Implement Parallel Processing using Pool


I have files coming in from external system into by DB and for each new file - I am processing it by passing it through 4 functions in sequence. My code is able to process one file at a time.

Currently, I am trying to process files in parallel using Pool. I am not sure if my code is processing in parallel or not because parallel processing is new to me and can't figure out a way to see details in my console like -

file 1 processing with thread 1
file 2 processing with thread 2
file 1 processing complete with thread 1
file 2 processing complete with thread 2
...so on.

Please can any one help me getting such kind of output in console.

My Python code:

import os
import threading
import subprocess
import pyodbc
import time
from multiprocessing.dummy import Pool as ThreadPool

class Workflow:

    def sql_connection(self):
        conn = pyodbc.connect('Driver={SQL Server};'
                              'Server=MSSQLSERVER01;'
                              'Database=TEST;'
                              'Trusted_Connection=yes;')
        print("DB Connected..")
        return conn

    def Function1(self):
        print ("function 1 Started..")


    def Function2(self):
        print ("function 2 Started..")

    def Function3(self):
        print ("function 3 Started..")


    def Function4(self):
        print ("function 4 Started..")

    def ProcessFile(self):
        print (" Processs %s\tWaiting %s seconds" )
        self.Function1()
        self.Function2()
        self.Function3()
        self.Funciton4()
        print (" Process %s\tDONE" )


    def Start(self):

        #Get number of files in REQUESTED STATE.
        connsql = self.sql_connection()
        query = "select count(*) from [TEST].[dbo].[files] where Status ='REQUESTED'"
        files = connsql.cursor().execute(query).fetchone()
        print(str(files[0]) + " files to be processed..")

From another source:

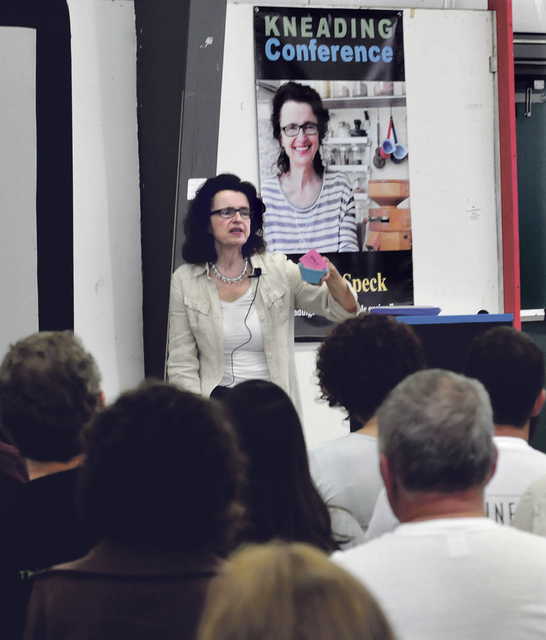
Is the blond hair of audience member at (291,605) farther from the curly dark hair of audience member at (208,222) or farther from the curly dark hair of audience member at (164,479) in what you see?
the curly dark hair of audience member at (208,222)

        # Get filing ids of files in REQUESTED STATE.
        query = "select distinct filing_id from [TEST].[dbo].[files] where Status ='REQUESTED'"
        resultset = connsql.cursor().execute(query).fetchall()

        filingIds = []

        for id in resultset:
            filingIds.append(id[0])

        connsql.cursor().commit()
        connsql.close()

        #Create Threads based on number of file ids to be processed.
        pool = ThreadPool(len(filingIds))

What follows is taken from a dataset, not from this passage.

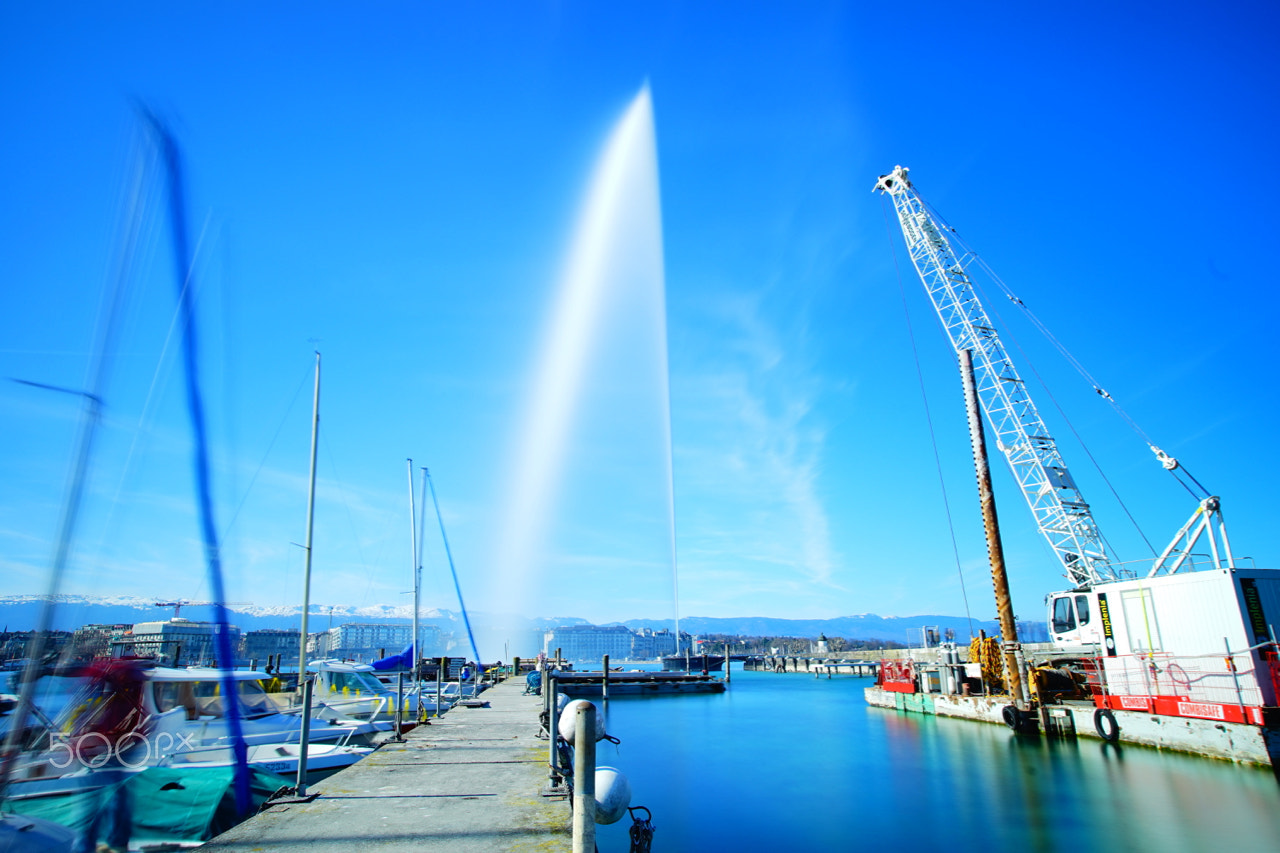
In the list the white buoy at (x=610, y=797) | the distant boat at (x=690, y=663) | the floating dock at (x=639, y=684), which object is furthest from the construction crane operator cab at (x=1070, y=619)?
the distant boat at (x=690, y=663)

        results = pool.map(self.ProcessFile(),filingIds) ## Process the FilingIds in parallel.

        print(results)

        # close the pool and wait for the work to finish
        pool.close()
        pool.join()

A = Workflow()
A.Start()

Solution

  • I think the issue is simply that you used ThreadPool.map incorrectly. You have to pass self.ProcessFile instead of self.ProcessFile(). Why?

    map expects a Callable, but self.ProcessFile() is actually the result of the ProcessFile call, which is None. So map tries to call None, which probably fails silently.